---------- GIVEN PASSAGE

Update: SECURE Act Stalls in Senate

Given the overwhelming bipartisan majority by which the SECURE Act was passed by the House in May, supporters were confident that the Senate would quickly do the same, perhaps within days by acclimation. That didn't happen. As HR advisory firm Buck posted in August, "Unfortunately, what seemed like sweet flowers in the spring has withered due to inaction and politics as usual, thus reducing the odds of success unless these initiatives can be attached to bigger 'must pass' legislation later in the year."

Wealth managers, in particular, have lobbied against passage because the legislation, to fund various provisions of the bill, would require nonspouse adult beneficiaries of inherited individual retirement accounts to take all distributions over 10 years instead of during their lifetimes via a "stretch IRA." One op-ed writer intoned with dark foreboding, "Congress Is Coming for Your IRA," as if confiscation of retirement savings was on the congressional agenda. Supporters of the bill have noted that IRAs were created, and given significant tax breaks, to help people grow adequate retirement savings—not as a tax-advantaged means of transferring wealth to heirs.

Advocates remain hopeful that the Senate will eventually take up the bill or move similar legislation of its own, before 2020 electioneering halts all further legislative activity.


With overwhelming bipartisan support and the backing of the Society for Human Resource Management (SHRM), the U.S. House of Representatives approved a bill to promote greater savings through employer-sponsored retirement plans while easing plan administration. The Senate isn't far behind with a similar measure, generating optimism that these changes could become law for the 2020 plan year.

On May 23, the House voted 417 to 3 to pass H.R. 1994, the Setting Every Community Up for Retirement Enhancement (SECURE) Act. The bill contains key provisions from S. 972, the Retirement Enhancement and Savings Act (RESA), which the Senate is expected to consider in coming weeks. After Senate passage, the two bills would be reconciled in a joint committee. Alternatively, the Senate may choose to vote on the SECURE Act rather than on its own version.

--------------------
---------- DATA EXTRACT

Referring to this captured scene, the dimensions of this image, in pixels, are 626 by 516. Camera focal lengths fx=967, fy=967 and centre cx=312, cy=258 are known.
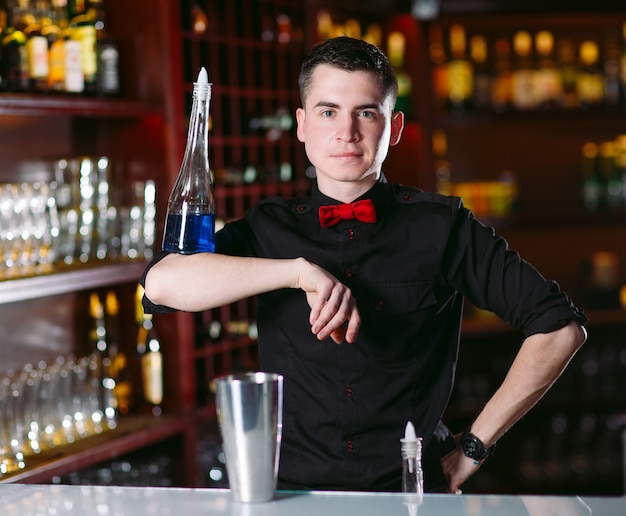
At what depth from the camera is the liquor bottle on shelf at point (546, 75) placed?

--------------------

— STATED PROBLEM 1 —
Can you write out the part of the SECURE Act update that opens with the words containing "Advocates remain hopeful" and closes with "2020 plan year."?
— STATED PROBLEM 2 —
According to the SECURE Act update, why did wealth managers lobby against the bill's passage?
— STATED PROBLEM 3 —
In the SECURE Act update, what was the House vote on H.R. 1994 on May 23?
The data plays no part in what follows.

— WRITTEN REPLY 1 —
Advocates remain hopeful that the Senate will eventually take up the bill or move similar legislation of its own, before 2020 electioneering halts all further legislative activity.


With overwhelming bipartisan support and the backing of the Society for Human Resource Management (SHRM), the U.S. House of Representatives approved a bill to promote greater savings through employer-sponsored retirement plans while easing plan administration. The Senate isn't far behind with a similar measure, generating optimism that these changes could become law for the 2020 plan year.

— WRITTEN REPLY 2 —
Wealth managers lobbied against it because, to fund various provisions, the bill would require nonspouse adult beneficiaries of inherited IRAs to take all distributions over 10 years. Under a "stretch IRA," those beneficiaries could instead take distributions during their lifetimes.

— WRITTEN REPLY 3 —
417 to 3.